Excerpted records Block Start

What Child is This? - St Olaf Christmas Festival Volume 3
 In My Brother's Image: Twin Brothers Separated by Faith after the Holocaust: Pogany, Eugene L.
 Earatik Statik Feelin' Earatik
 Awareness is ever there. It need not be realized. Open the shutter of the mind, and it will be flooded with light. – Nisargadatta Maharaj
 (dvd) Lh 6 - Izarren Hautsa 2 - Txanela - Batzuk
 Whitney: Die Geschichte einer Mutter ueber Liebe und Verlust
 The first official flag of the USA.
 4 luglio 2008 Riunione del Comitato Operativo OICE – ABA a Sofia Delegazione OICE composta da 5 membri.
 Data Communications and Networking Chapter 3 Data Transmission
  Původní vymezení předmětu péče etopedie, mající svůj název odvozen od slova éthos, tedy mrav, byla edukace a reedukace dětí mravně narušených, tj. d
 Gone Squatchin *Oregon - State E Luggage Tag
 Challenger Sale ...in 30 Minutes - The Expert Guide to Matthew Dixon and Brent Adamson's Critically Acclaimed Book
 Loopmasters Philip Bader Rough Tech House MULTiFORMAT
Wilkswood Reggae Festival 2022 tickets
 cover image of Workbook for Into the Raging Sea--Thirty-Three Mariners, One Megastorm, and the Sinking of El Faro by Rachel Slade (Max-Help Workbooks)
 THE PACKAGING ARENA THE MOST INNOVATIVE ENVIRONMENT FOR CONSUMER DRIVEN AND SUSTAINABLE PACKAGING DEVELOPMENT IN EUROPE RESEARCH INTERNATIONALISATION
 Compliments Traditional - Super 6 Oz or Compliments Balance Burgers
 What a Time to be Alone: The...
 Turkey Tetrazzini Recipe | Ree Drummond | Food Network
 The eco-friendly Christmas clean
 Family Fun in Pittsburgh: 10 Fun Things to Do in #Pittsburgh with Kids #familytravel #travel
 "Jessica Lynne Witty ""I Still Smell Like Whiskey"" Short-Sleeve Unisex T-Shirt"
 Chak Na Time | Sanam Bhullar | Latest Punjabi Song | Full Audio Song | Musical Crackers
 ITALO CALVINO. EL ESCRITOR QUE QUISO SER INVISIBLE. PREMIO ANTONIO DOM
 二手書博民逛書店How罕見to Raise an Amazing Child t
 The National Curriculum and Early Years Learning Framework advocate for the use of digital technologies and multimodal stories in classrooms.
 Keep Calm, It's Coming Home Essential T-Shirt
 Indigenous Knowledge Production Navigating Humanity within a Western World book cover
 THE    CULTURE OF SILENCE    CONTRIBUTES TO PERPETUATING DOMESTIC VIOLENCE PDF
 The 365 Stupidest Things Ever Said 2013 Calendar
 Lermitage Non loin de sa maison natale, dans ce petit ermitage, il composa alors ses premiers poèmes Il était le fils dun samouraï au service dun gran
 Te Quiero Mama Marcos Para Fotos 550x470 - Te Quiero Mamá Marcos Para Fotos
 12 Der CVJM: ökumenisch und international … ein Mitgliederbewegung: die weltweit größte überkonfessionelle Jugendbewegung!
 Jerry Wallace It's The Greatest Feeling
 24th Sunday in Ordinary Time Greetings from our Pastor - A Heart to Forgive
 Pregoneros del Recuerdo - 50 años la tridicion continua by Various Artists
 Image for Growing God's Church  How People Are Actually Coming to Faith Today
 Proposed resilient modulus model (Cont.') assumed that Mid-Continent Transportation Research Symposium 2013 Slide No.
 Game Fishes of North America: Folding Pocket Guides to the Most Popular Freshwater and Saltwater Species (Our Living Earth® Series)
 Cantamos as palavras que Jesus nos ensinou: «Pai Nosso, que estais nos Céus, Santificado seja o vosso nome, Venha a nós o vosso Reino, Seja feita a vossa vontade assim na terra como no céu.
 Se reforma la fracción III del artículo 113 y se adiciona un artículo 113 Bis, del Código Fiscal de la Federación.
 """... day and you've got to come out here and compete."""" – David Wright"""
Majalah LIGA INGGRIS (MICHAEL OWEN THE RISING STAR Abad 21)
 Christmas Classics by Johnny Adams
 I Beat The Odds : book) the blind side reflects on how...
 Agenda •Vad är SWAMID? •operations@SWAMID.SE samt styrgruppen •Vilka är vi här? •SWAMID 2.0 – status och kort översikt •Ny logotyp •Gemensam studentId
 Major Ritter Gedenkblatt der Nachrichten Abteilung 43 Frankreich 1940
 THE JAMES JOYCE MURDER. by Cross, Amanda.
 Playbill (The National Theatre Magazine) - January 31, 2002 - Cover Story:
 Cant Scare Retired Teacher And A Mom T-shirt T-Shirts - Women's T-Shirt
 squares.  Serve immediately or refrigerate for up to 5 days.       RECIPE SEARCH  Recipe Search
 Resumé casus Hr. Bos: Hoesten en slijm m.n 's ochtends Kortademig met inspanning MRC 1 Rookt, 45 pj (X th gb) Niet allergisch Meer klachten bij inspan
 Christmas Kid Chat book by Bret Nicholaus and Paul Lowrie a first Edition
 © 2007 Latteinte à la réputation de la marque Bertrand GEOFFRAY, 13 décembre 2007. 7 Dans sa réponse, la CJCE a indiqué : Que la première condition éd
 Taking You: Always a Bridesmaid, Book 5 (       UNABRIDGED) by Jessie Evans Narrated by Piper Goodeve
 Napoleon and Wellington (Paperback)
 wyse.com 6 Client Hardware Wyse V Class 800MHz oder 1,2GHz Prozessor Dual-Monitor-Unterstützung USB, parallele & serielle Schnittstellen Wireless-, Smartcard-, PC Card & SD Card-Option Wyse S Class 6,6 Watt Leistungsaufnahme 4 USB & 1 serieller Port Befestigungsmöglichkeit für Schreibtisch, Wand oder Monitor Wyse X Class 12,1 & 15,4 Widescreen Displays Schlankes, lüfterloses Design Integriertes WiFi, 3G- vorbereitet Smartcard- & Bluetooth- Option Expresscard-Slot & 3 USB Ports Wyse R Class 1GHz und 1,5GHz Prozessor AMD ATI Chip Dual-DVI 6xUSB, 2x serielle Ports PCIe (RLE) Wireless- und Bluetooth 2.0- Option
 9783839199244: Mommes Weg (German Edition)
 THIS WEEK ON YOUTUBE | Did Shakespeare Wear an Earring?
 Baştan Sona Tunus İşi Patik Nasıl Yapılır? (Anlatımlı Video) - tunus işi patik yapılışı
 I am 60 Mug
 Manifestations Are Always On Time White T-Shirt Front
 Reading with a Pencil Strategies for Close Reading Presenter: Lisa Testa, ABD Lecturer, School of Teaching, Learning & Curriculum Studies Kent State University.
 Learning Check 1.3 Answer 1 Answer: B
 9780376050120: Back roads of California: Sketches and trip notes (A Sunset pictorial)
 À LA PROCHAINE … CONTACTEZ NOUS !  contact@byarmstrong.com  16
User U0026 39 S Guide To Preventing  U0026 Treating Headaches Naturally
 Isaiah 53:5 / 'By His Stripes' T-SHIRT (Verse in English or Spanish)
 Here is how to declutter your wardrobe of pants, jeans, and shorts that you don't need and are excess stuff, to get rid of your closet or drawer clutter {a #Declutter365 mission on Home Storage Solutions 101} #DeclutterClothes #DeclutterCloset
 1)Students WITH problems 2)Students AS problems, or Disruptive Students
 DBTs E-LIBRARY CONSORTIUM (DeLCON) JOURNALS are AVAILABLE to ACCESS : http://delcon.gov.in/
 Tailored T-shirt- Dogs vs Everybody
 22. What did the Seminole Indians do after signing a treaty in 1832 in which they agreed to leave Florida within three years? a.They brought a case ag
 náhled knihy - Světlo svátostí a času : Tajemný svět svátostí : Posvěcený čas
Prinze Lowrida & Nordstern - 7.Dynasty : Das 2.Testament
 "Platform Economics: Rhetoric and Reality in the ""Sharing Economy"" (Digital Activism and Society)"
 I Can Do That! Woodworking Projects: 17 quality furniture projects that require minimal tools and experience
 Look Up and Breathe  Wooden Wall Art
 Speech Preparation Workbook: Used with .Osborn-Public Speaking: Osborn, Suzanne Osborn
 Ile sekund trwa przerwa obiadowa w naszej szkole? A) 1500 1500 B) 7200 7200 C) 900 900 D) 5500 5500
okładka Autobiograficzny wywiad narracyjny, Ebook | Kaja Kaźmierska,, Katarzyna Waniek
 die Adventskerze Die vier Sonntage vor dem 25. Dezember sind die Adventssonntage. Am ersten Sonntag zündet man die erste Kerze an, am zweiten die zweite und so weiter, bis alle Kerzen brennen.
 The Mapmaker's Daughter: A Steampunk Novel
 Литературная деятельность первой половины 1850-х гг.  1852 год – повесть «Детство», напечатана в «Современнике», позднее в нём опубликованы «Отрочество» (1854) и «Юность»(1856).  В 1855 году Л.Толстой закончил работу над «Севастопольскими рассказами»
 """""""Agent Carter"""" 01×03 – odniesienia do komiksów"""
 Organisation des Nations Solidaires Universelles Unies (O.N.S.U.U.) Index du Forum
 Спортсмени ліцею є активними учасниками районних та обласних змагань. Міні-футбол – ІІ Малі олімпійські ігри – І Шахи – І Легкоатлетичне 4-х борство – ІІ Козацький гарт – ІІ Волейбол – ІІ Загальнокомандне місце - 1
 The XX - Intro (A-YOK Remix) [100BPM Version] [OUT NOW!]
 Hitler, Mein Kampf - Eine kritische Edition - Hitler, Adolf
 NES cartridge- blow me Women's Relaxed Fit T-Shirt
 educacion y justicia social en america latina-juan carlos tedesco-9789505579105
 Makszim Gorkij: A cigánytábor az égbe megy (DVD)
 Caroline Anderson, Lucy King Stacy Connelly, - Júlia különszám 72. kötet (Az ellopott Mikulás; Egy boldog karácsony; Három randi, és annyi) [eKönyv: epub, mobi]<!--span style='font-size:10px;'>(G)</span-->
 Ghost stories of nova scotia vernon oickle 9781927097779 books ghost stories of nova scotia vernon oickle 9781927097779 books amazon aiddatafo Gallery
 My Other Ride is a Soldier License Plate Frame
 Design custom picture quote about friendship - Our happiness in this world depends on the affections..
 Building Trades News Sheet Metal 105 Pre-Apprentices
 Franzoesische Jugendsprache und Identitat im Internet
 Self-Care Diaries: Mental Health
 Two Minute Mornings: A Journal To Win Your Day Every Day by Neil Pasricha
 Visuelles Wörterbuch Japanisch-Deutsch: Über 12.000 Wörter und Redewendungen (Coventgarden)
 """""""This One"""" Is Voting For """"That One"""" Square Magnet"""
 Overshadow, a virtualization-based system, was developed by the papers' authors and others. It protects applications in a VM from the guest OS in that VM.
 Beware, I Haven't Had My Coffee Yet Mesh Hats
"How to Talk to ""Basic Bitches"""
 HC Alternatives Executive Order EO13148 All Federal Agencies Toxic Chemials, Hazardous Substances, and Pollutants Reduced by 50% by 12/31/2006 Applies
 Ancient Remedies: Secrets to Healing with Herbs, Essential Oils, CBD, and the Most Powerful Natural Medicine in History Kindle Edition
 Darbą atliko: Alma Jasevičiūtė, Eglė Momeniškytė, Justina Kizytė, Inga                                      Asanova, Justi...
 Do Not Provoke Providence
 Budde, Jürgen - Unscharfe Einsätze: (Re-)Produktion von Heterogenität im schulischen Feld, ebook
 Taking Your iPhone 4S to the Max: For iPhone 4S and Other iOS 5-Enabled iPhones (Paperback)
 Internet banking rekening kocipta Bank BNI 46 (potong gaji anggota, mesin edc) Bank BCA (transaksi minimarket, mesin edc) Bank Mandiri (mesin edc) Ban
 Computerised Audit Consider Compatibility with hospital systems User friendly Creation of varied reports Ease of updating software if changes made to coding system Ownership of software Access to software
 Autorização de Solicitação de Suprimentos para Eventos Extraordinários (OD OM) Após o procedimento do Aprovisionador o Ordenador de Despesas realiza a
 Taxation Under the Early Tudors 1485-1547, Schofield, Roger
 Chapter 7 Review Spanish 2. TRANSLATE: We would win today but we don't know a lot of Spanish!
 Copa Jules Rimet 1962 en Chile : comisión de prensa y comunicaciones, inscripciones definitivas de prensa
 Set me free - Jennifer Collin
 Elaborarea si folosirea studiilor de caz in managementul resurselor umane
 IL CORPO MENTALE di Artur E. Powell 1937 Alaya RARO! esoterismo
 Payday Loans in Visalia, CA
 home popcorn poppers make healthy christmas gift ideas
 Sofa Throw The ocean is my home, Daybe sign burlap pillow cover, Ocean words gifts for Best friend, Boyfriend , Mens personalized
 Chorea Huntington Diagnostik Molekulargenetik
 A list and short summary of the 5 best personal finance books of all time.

Excerpted records Block End

Using the records above, restate word for word the lines from the one with "Major Ritter Gedenkblatt" through the one with "I am 60 Mug", both included.

• **Solution to the exercise**
 Major Ritter Gedenkblatt der Nachrichten Abteilung 43 Frankreich 1940
 THE JAMES JOYCE MURDER. by Cross, Amanda.
 Playbill (The National Theatre Magazine) - January 31, 2002 - Cover Story:
 Cant Scare Retired Teacher And A Mom T-shirt T-Shirts - Women's T-Shirt
 squares.  Serve immediately or refrigerate for up to 5 days.       RECIPE SEARCH  Recipe Search
 Resumé casus Hr. Bos: Hoesten en slijm m.n 's ochtends Kortademig met inspanning MRC 1 Rookt, 45 pj (X th gb) Niet allergisch Meer klachten bij inspan
 Christmas Kid Chat book by Bret Nicholaus and Paul Lowrie a first Edition
 © 2007 Latteinte à la réputation de la marque Bertrand GEOFFRAY, 13 décembre 2007. 7 Dans sa réponse, la CJCE a indiqué : Que la première condition éd
 Taking You: Always a Bridesmaid, Book 5 (       UNABRIDGED) by Jessie Evans Narrated by Piper Goodeve
 Napoleon and Wellington (Paperback)
 wyse.com 6 Client Hardware Wyse V Class 800MHz oder 1,2GHz Prozessor Dual-Monitor-Unterstützung USB, parallele & serielle Schnittstellen Wireless-, Smartcard-, PC Card & SD Card-Option Wyse S Class 6,6 Watt Leistungsaufnahme 4 USB & 1 serieller Port Befestigungsmöglichkeit für Schreibtisch, Wand oder Monitor Wyse X Class 12,1 & 15,4 Widescreen Displays Schlankes, lüfterloses Design Integriertes WiFi, 3G- vorbereitet Smartcard- & Bluetooth- Option Expresscard-Slot & 3 USB Ports Wyse R Class 1GHz und 1,5GHz Prozessor AMD ATI Chip Dual-DVI 6xUSB, 2x serielle Ports PCIe (RLE) Wireless- und Bluetooth 2.0- Option
 9783839199244: Mommes Weg (German Edition)
 THIS WEEK ON YOUTUBE | Did Shakespeare Wear an Earring?
 Baştan Sona Tunus İşi Patik Nasıl Yapılır? (Anlatımlı Video) - tunus işi patik yapılışı
 I am 60 Mug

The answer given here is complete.